Tuesday, March 2, 2010

Show #29 - February 27, 2010: Owen Pallett @ The Lincoln Alexander Theatre w. Snowblink

Have you ever have one of those nights where everything you do seems to have a quote to go with it? How about those nights where you seem to fall for everyone you come across? Tucked up on the second floor of the east side of Crown Plaza Hotel in Hamilton, the 700 seats of the Lincoln Alexander Theatre sit against beige fabric panel walls, aisle lights aglow. The upstairs windowed atrium housed both the bar and merch and looked across the street to Hamilton's downtown core. Owen Pallett and Snowblink were playing the theatre in what has turned out to be a quotable night of falling.

A friend who was at the show asked me at one point earlier in the day, "Who are you? Nick Hornby?" That was the way I felt during Snowblink:
"I want to date a musician."
"I want to live with a musician, [they'd] write songs at home and ask me what I think of them; maybe include one of our private little jokes in the liner notes."
(High Fidelity)
With no door time printed on our tickets, we walked in midset; coming around the corner into a darkened performance of Midsummer Night's Dream. A gorgeous nymph dressed in tattered pink held an antlered guitar as bells and chimes rang and a distant voice, like a dream sang backups through the underwater mic.

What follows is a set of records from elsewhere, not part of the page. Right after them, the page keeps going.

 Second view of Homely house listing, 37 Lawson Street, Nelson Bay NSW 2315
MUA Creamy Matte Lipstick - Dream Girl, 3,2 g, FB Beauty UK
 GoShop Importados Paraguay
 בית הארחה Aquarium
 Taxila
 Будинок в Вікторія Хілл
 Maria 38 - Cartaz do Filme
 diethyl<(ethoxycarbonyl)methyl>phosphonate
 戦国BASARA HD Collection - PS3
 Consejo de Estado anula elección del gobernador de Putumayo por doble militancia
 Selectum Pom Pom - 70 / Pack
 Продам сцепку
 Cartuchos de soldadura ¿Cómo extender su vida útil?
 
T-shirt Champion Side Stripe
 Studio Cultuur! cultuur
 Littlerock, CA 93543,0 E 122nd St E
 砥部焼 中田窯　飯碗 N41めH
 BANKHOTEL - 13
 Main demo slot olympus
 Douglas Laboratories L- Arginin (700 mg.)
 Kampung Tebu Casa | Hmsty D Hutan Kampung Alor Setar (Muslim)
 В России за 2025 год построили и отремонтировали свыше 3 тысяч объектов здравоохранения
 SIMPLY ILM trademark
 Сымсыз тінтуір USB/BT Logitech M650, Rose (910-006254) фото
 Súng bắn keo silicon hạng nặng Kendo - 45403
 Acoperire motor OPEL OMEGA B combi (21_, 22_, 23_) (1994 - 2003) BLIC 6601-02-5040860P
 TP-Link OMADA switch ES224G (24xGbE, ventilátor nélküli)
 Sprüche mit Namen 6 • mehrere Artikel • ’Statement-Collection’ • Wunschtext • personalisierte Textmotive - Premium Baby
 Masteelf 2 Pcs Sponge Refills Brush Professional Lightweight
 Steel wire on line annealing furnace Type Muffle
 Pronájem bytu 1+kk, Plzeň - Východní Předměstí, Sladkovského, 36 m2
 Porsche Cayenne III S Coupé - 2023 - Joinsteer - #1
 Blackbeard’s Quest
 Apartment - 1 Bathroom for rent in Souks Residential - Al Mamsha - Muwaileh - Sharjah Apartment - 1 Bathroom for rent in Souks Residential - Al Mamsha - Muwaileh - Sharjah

Lilting and soft, Daniela Gesundheit is the woman you envision on a couch, pane glass windows filtering the light as it comes in on Saturday morning, playing classical guitar, writing and singing as you sleepily shuffle towards the kitchen for coffee. Her husband was standing on the other side of the stage however, and insisted on being a talented one man band. On keys, percussion, guitar and vocal duties, Dan Goldman accompanied Gesundheit as they flowed effortlessly through their textured ambient folk, looping vocals and tones over a set that included "Rut & Nuzzle," "The Tired Bees," "Stand Where The Fruit Tree Drops The Things It Doesn't Need" amongst others.

Now let it be known, I throw around the helpless, weak-kneed fall for female musicians declarations, somewhat easily. It kills me to see incredibly talented women kill it on stage. Owen Pallett marks the first musician man-crush I've had in a while. As you watch him build, construct, and compile the bold threads of each layered composition, there's a sense of awe and wonder. You want to crawl inside his head and see the parts; watch the delicate machinery of his classical mind as the string lines, percussion and vocals are choreographed into a fervent swelling existence. I sat in my seat with a smile on my face, leaning forward in anticipation of the next song whatever it was going to be. It didn't matter that I wasn't familiar with the discography; that
Heartland (Domino, 2010) was my only entrance point to Pallett so far. With a hand to my face I bit the edge of my finger and laughed a little each time the sampler kicked back the densely knitted violin arrangements; Pallett making use of the string instrument as so, but also as percussion and bass when played through a pedal setup. Thomas Gill filled out the rest of each song providing "the fashion sense in the band" as well as backing vocals, whistles, percussion and keys. There's an otherworldly quality to Pallett's music; it's painfully beautiful, gently compulsive, labouriously free sounding. Pallett's set was sex and God. Drawn in large part from Heartland, it also included Final Fantasy era tracks like "This Is The Dream of Win and Regine" and "The CN Tower Belongs To The Dead." A hung-over, surreal feeling nestled in after the show ended. Hornby's pubescent fantasy gave way;
"His song smacked me in the face with a sting I had never felt before. I was awake to something I had never known before. Maybe it was sex; maybe it was the Holy Ghost; probably it was both."
(David Ritz on jazz artist Jimmy Reed)

But as we left the theatre and made our way towards Augusta St. (Hamilton's 'other' bar street); as we sat drinking pints at The Ship, talking about anything and everything that came across our minds path, I lingered on the ideas of both interesting women and interesting musicians and it was Salinger who won the night;
"That's the thing... Everytime they do something pretty... you half fall in love with them and then you never know where the hell you are."